Это сложное утверждение, и в нем есть доля истины. Когда появилось спонсорство Конго, в футболе уже было другое спонсорство — Руанды. Мы прошли процедуру комплаенс, это первое, что мы сделали. И если бы оно не прошло проверку, мы бы его не одобрили. В других ситуациях происходило то же самое. Нам предлагали спонсоров, которые обещали большие суммы денег, значительные выплаты, но были отклонены из-за процедуры комплаенс. Здесь был положительный отчет от службы комплаенс, оценивающий всю геополитическую ситуацию, существующую между Конго, Руандой и этим регионом планеты. Было установлено, что это возможно сделать. Это сложно, потому что с движением геополитики в мире позиции очень запутаны. Вы не можете иметь спонсора, который является геноцидником или подобного типа. Но в данном случае служба комплаенс сочла это приемлемым.
Ассамблея — высший руководящий орган «Барселоны». Почему спустя пять лет после пандемии она всё ещё проводится онлайн?
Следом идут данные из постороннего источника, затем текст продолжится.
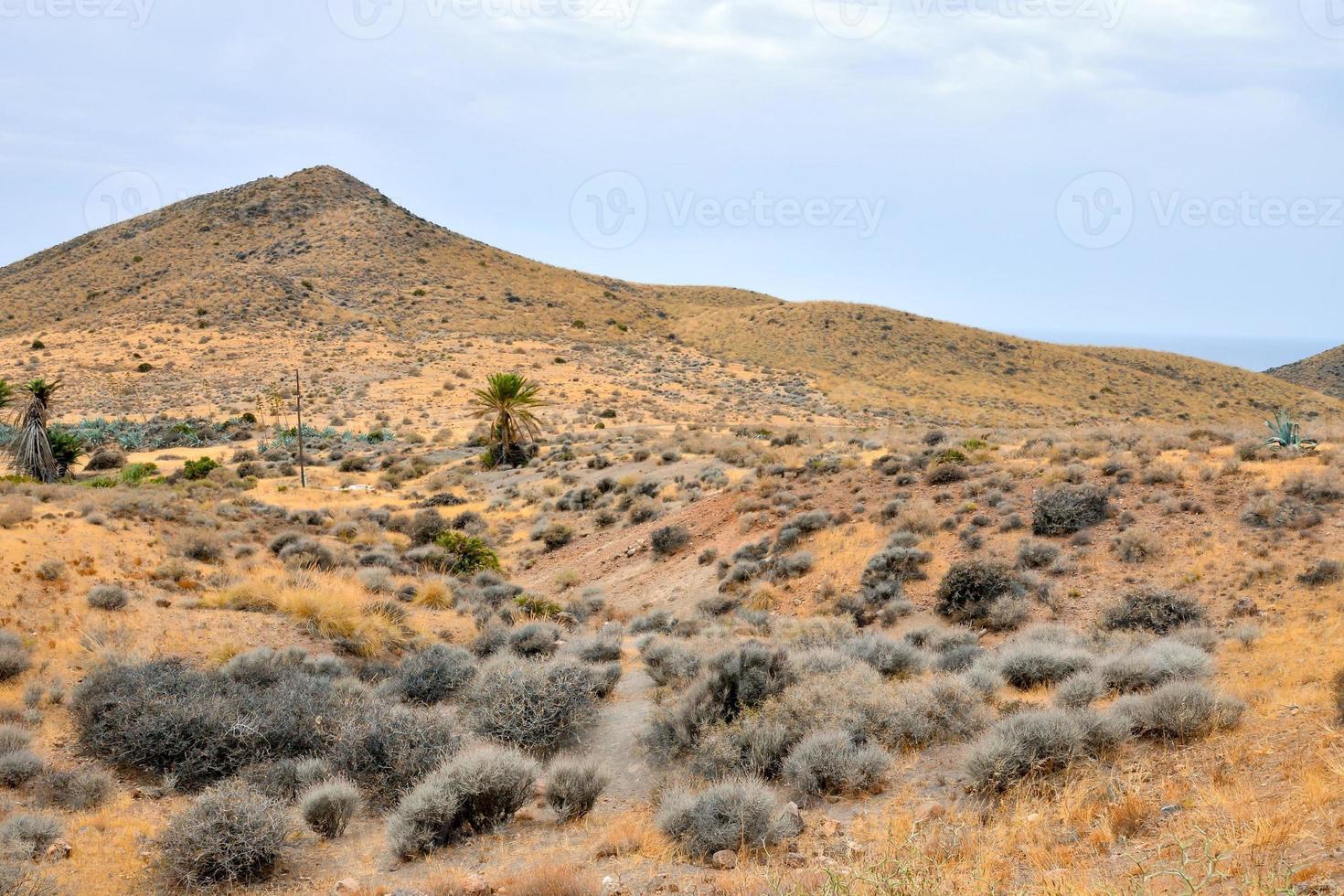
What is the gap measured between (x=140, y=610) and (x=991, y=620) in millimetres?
13730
Я занимаюсь этим четыре года и никогда раньше не участвовал ни в одном собрании. Любопытно, что у нас гораздо больше реального участия в онлайн-встречах, и это факт, который легко проверить. Я помню, как видел недавно переданные мне фотографии очных собраний, марафонских мероприятий, на которых при проведении голосования в конце заседания никого не оставалось. Эти собрания длились восемь-десять часов. Эта система позволяет людям голосовать в пиковые моменты. Во время онлайн-заседаний голосует больше людей, и именно это имеет значение.